Freies Netzwerk Kultur Wuppertaler Kulturkolumne: Die Kunst ist auch als Ausweg nicht mehr sicher

Wuppertal · Hinaus, hinaus ins Offene!

Max Christian Graeff.

Foto: C. Paravicini

Es ist immer dasselbe: Kaum trage ich das Schreibzeug erstmals unter den offenen Himmel, hat dieser nur noch Flausen im Kopf. Die Hummeln sind so rar wie nie, doch die fetteste stürzt sich, sobald sie mich reimen sieht, geradewegs in die dampfende Tasse. Ich reiße diese um, der Kaffee überschwemmt die Notizen und am Stuhl bricht durch die Verrenkung eine Schraube; im Fallen sehe ich noch, wie das Biest sich aus der Pfütze rettet, und sobald ich wieder auf den Beinen bin, brummelt sie kichernd davon. So kann ich nicht arbeiten! Statt Liedtext also zum Baumarkt, nur für die eine Schraube, doch an den Kassen gibt es Tumulte: Hochdruckreiniger müssen her und Turbogrills, breit und schwer wie SUVs, als wäre die Welt nur mit ihnen in Ordnung. Doch was den einen ein knuspriger Refrain ist, mag anderen eben das perfekte Steak sein.

Zeitgleich schlagen in Sumy, in Gaza, im Sudan und an zahllosen Orten Drohnen und Raketen ein, gefolgt von qualmenden Rechtfertigungen für das Morden von Menschen, die auch nur hinaus in den Frühling wollten. Die Gleichzeitigkeit der Ereignisse gehörte schon vor mehr als einem halben Jahrhundert zum eigenen Frühlingserwachen: die schwarz-weißen Berichte von Vietnam, die Bürgerkriege in afrikanischen Staaten, Bomben in Irland und Israel, das Lernen über den Holocaust, die Traumata der Eltern am Esstisch, das verzweifelt versuchende Erklären, warum was von sowas kommt, kaum aushaltbar zwischen Schinken, Versen und dem Blick in den blühenden Apfelbaum, hinaus ins Offene. Das noch kindliche Versprechen an sich selbst, nicht ins dunkle Innere fortzulaufen, sondern einen Weg durch den zerreißenden Traum vom schönen Leben zu finden, war begleitet vom sauren Regen, der stinkenden Wupper, der beißenden Luft vom Bayer-Werk. Das war damals noch reparabel und der Weg wurde zumindest zum Ausweg ins Offene, zu einem Leben als Dienstleister für die eine oder andere Form von Kunst und Kultur.

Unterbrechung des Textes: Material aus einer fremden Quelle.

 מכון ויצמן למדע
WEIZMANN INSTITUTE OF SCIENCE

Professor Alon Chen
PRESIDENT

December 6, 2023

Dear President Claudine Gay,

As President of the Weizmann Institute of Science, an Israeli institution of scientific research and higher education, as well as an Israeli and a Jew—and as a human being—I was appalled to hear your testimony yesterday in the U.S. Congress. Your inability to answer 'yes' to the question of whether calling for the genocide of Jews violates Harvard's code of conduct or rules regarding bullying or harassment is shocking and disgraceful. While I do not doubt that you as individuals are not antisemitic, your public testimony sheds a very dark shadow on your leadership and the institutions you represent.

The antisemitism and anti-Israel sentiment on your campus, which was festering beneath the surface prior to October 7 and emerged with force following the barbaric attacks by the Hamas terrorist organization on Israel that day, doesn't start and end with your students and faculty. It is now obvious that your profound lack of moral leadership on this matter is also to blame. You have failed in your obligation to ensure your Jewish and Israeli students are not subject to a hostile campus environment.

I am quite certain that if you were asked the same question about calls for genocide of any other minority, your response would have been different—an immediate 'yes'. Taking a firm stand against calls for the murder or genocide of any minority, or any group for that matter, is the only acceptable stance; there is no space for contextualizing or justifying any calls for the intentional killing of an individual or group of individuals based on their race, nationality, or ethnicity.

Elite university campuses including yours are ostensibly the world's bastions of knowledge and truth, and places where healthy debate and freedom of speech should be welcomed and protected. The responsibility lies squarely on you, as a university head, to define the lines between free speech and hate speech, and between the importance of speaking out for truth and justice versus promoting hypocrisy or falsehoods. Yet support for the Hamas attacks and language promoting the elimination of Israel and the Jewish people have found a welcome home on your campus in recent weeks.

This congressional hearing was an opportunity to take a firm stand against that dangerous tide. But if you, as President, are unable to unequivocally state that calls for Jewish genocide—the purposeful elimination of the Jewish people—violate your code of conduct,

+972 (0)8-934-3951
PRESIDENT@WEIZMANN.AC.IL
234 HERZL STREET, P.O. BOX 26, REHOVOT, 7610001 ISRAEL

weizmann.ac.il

Wenn heute Jugendliche durch den hiesigen Frühling hummeln, suchen sie ihre eigenen, diversen Wege durchs Unvereinbare, und es spielt eigentlich keine Rolle, ob diese möglichst vielen von uns Alten gefallen oder nicht. Denn all die Nackensteaks, Refrains und Bomben, die mentalen Tunnelzugjacken und Besitzstandswahrungen sind doch Bestandteile dessen, was für sie kaum auszuhalten ist, vergleichbar mit dem und doch ganz anders als das, was für mich die Miniröcke, Kriegsberichte und Discoschlager waren. Neu sind jedoch die Maßgaben, welche wir Bestimmende weit jenseits der Lebensmitte tendenziell für individuelle Auswege aus den Schattenräumen setzen, kaum ausweichbar an Konventionen des Erfolges und Konsums gekoppelt und verhängnisvoll mit einer wieder etablierten „Normalität“ des Nationalen, Rassistischen und Ausgrenzenden verbunden.

Dem Ausbruch in die individuelle Sinnsuche sind neue Grenzen gesetzt. Mit jeder Kürzung möglicher Wege in eine lernend gelebte Kunst und Kultur und mit jeder Beschneidung von Initiativen politischer Bildung wird mehr jungen Menschen mit nachvollziehbarer »No future«-Empfindung die Hinwendung zu demokratiefeindlichen Positionen als Ausweg erscheinen: als fatale Alternative zu jenen Wegen, die hinaus ins Offene führen, hinein in die Chancen, die eigentlich ein jeder Frühling bringt.

Während Pina Bauschs „Frühlingsopfer“ derzeit nur in München läuft, wird hier im Tal der Tanzabend „Die sieben Todsünden / Fürchtet Euch nicht“ gespielt. Die Restkarten sind allzu gut versteckte Ostereier. Wir Boomer haben unsere Chancen gehabt; schenken Sie Ihre Tickets den suchenden Enkeln. Schicken Sie sie hinaus, unter den freien Himmel der Kunst!